New distributions appear all the time. Many are specialized or remain small. A notable exception is AlmaLinux [1]. Emerging out of the troubled relationship between Red Hat and the CentOS distribution, AlmaLinux has become one of the major replacements for CentOS in less than half a year. This month, Jack Aboutboul, AlmaLinux's community manager, discusses the distribution's seemingly overnight success.
Linux Magazine: Although Red Hat acquired CentOS in January 2014, in many ways, CentOS continued development much as before for seven years [2]. Then in early 2021, Red Hat announced the discontinuation of CentOS, except for a development ground for Red Hat Enterprise Linux (RHEL) called CentOS Stream [3]. How did these events lead to the creation of AlmaLinux?

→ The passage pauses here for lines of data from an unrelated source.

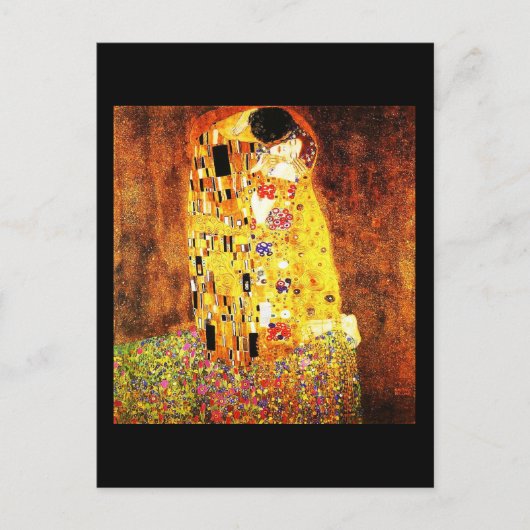 Carte Postale-Amour Art-Klimt-Kiss (Devant)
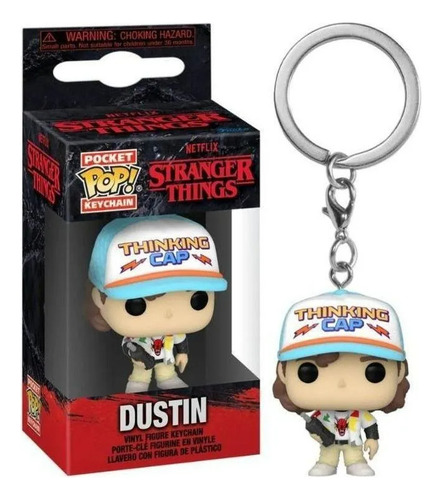 Chaveiro Funko Pop Dustin Stranger Things 4 Temp.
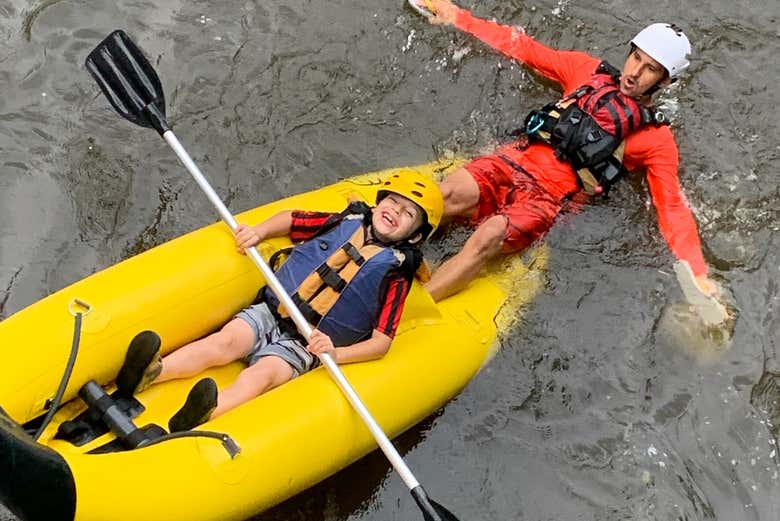 Rafting en duckie sur la rivière Turvo, Barra do Turvo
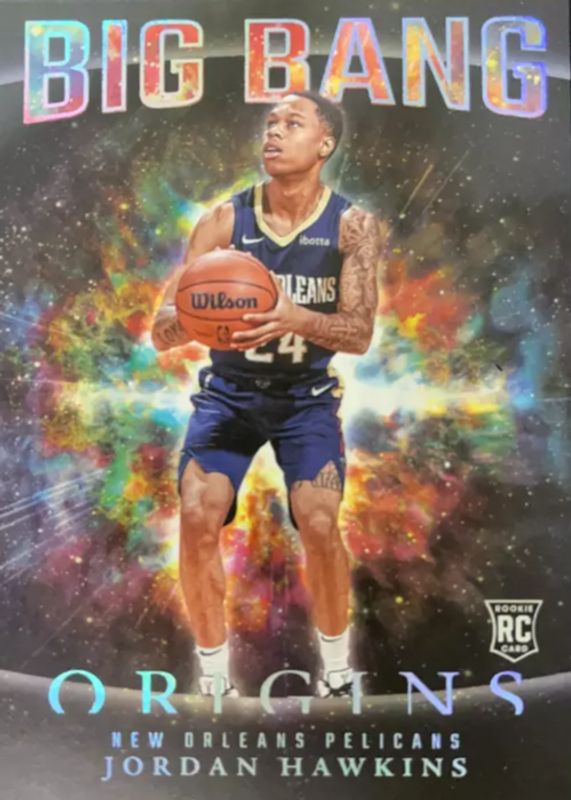 Jordan Hawkins 2023 Origins #15 Big Bang /(SSP) Rookie RAW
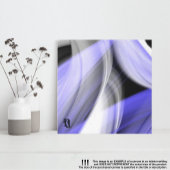 12x12" Lavender Moon Trend Abstract Art Violet Canvas Afdruk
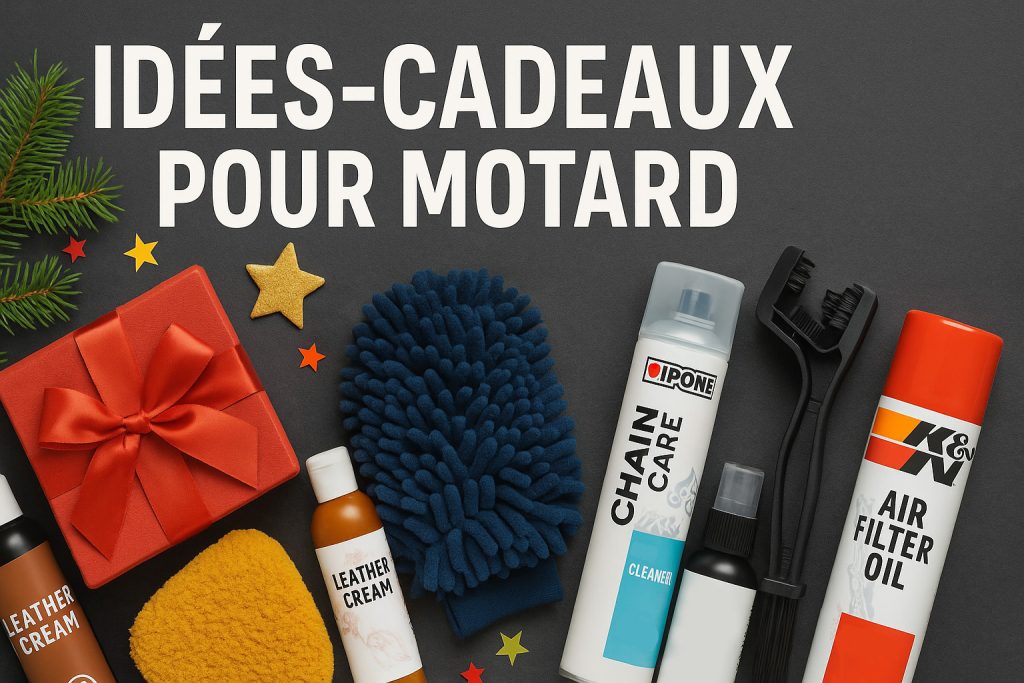 Idées-cadeaux pour motard du pratique, du plaisir, de l’entretien moto !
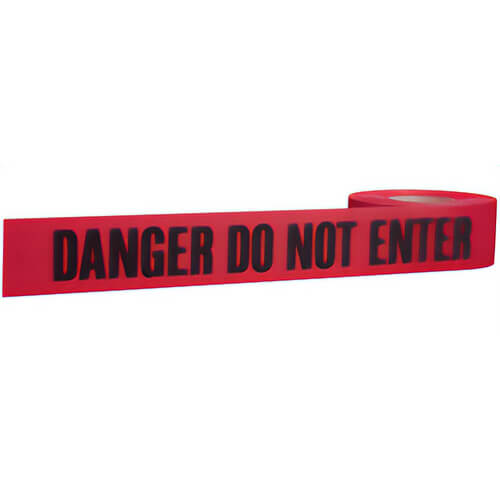 Empire® 11-081 Premium Underground Barricade Tape, DANGER DO NOT ENTER Legend, Red, 3 in x 1,000 ft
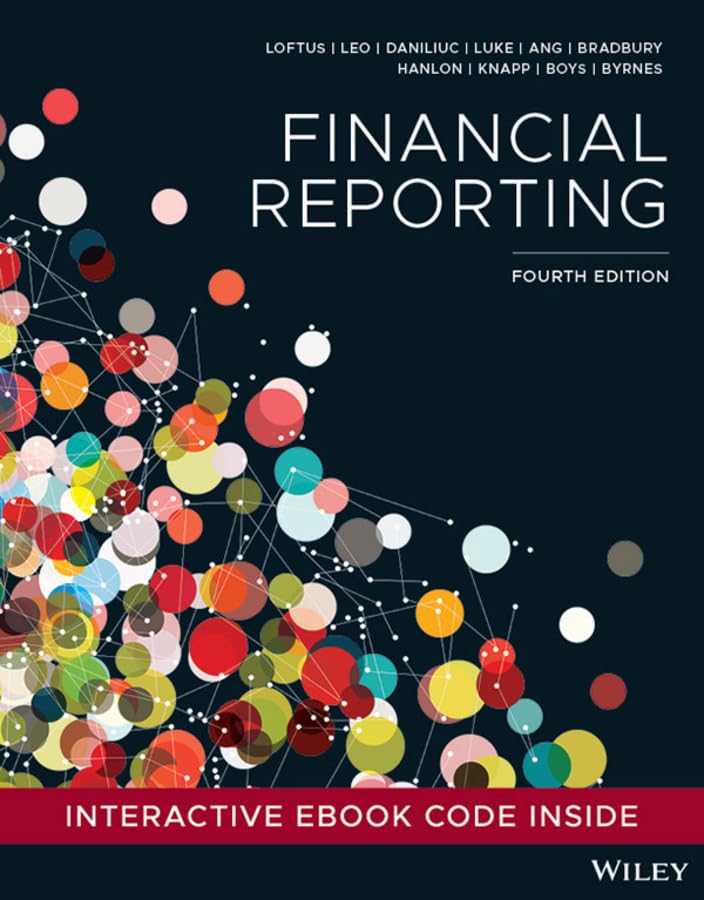 (eBook PDF)Financial Reporting 4th by Janice Loftus, Ken Leo, Sorin Daniliuc, Belinda Luke, Hong Nee Ang, Mike Bradbury, Dean Hanlon, Noel Boys, Karyn Byrnes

Jack Aboutboul: CentOS, prior to Red Hat's announcement, was always a downstream product of RHEL, so once RHEL was released, the same sources were taken and used to build CentOS. Red Hat's decision shifted that dynamic to one where CentOS actually now becomes the feeder for RHEL, so more development now takes place in what is CentOS Stream and that gets merged into RHEL. Red Hat also decided to shorten the lifespan of a CentOS release from 10 years to 5 and also to push up the end-of-life date for CentOS 8, which made people pretty frustrated.